Words


21 February, 2008

21 February, 2008

 

Less than Home

 

My homeless episodes during the past several weeks, when a car was my shelter and the ocean my shower, have got me thinking about some of my past precarious traveling moments. 

 

Long ago, during my idealistic, adventurous, and slightly depressed late teen years I entertained an ambitious idea for a book. With only my train ticket in hand, a journal, and the clothes on my back, I would travel to New York City by rail. There I would join the huddled masses in their street culture. I would be homeless and penniless, with no way of escape other than working my way back out of poverty. I would interview the bums, learn the ropes of living destitute, find my niche, and briefly become a part of the community. The idea was that within weeks of arriving on the streets with nothing I would have earned enough money, through shrewd behavior, to buy decent clothes, apply for a job, work and slowly pull myself back out of the gutter, whereupon I would earn enough for a train ticket out of New York City and back into my real life. I would write the whole process up, while coming away with some amazing stories of the misunderstood and lost souls of the indigent.  I would elucidate their plight and tell their tales to the public. The book would be the vagrant world’s answer to Black Like Me. Homeless Like Me was going to prove that all Americans have the opportunity to create a good life for themselves as long as they are mentally capable and physically willing.

 

I had thought this plan through quite seriously. But there were potential problems. Keeping up with the homeless situation in New York City in the late 1990’s, I had learned that Mayor Guliani’s mission was to clean up Manhattan. Times Square, where I found it quite simple to purchase a fake ID as an 18-year-old, was being de-sleazed.
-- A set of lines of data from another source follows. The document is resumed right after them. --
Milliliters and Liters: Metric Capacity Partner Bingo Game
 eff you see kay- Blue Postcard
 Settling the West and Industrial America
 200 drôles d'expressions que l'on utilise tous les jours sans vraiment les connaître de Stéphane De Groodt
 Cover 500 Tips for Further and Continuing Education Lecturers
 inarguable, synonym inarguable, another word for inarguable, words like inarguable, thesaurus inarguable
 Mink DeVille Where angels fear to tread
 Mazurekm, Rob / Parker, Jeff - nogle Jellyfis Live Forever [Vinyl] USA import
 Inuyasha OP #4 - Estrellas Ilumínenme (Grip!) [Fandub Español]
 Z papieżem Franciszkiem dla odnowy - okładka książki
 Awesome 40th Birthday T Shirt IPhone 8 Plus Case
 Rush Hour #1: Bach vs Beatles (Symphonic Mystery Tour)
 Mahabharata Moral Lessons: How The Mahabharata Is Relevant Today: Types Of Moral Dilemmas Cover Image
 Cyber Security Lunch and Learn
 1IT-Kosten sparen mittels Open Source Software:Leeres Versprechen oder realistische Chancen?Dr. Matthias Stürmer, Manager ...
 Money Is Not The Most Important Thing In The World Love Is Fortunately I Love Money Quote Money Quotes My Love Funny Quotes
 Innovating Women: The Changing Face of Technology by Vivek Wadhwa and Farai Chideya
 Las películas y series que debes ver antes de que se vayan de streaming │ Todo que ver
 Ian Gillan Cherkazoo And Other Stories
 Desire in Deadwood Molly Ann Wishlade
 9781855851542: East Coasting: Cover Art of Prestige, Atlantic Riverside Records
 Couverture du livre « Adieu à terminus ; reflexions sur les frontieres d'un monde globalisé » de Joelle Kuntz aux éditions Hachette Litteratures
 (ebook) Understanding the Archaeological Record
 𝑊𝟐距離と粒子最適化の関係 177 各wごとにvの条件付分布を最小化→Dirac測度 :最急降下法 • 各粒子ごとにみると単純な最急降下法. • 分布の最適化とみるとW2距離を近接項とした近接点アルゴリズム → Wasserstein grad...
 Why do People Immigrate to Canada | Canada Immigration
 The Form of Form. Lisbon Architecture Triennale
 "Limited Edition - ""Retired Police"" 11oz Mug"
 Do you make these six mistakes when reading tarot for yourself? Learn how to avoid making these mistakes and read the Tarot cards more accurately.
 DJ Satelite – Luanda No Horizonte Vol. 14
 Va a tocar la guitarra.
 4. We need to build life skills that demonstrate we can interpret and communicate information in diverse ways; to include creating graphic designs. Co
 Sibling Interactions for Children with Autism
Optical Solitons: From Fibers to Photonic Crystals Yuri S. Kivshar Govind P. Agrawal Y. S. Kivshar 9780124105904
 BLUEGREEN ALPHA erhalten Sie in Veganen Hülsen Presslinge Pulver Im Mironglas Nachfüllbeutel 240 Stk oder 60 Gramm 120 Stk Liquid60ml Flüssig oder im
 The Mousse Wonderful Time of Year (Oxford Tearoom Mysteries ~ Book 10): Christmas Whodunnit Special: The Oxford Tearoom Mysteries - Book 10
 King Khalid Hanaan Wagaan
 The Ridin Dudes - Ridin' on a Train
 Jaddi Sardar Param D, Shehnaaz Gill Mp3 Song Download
Bums were being pushed into the fray of other boroughs or being swept under the rug so that NYC’s public image would improve in the eyes of the world. I realized that in this new Manhattan I wouldn’t be able to sleep in the many spots I had scoped out – like the secret places in Central Park.

 

Also setting me back were the book critics’ voices, which I could already hear:

 

“Of course a well-educated, non-mentally diseased rich kid can pull himself off the streets on which he never belonged. He has the tools and skills the homeless don’t have and the initiative they don’t want. He is a silver-spooned fraud.”

 

In the end it wasn’t these two problems that prevented me from executing my plan in early April 1998, while I was locked out of the dorms for nine days during my college Spring break in Connecticut . The major reason I didn’t proceed was that I was frightened. I was scared to brave the elements, away from my comfortable existence, and live in a world without shelter. I was scared to face the hardship and realities of street life. Instead I spent nine days on various long-distance Greyhound buses, exploring the American Midwest, South and Mid-Atlantic regions, where I got a heavy dose of Americana nonetheless. I avoided living rough in this case. But some perverse interest in homelessness had been awoken in me that still has not died to this day. The simplicity of living off the hand. Having no cares, nothing to lose, nothing to gain, only needing to survive. For some reason, this was an experience for which I had a burning desire.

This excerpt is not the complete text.